As a cannabis business owner you may ask yourself why data security is important and what’s the real risk? The reason data security is so important is directly tied to the risk of associated with a data breach, which is money. A data breach for even a cannabis company can have costly financial consequences. Data security is all about financial loss. Data is an asset that must be protected. Loss of clients/customers private information can lead to fines, lost sales, judgement, damages or more. Often the financial impact is not always immediately known depending on how soon the breach is discovered if it wasn’t prevented.

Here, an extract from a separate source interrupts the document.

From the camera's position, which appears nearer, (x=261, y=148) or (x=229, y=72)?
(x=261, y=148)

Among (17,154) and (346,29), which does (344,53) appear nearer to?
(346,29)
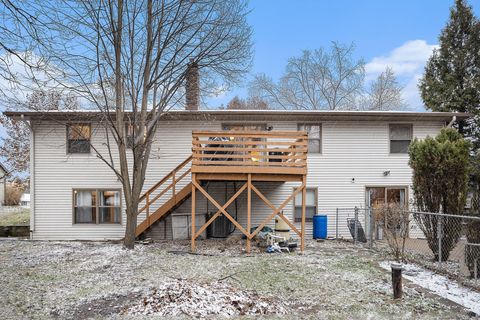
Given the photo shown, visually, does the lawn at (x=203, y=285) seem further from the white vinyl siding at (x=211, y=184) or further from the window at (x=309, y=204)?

For cannabis related businesses a data breach could have an even greater impact if a the business is considered a health care provider. If you are a cannabis dispensary or testing lab in a state where marijuana is only legal for medicinal use, those businesses may be under greater scrutiny and subject to greater regulations when it comes to a data breach. These business will have personal information such as home addresses and phone numbers, but also medical information. Patients’ medical history could be used to blackmail them if they don’t want their medical history publicized, making the information specifically valuable. Specific provisions of the HIPAA Act protect health care information from fraud and abuse, and when violated carry heavy penalties.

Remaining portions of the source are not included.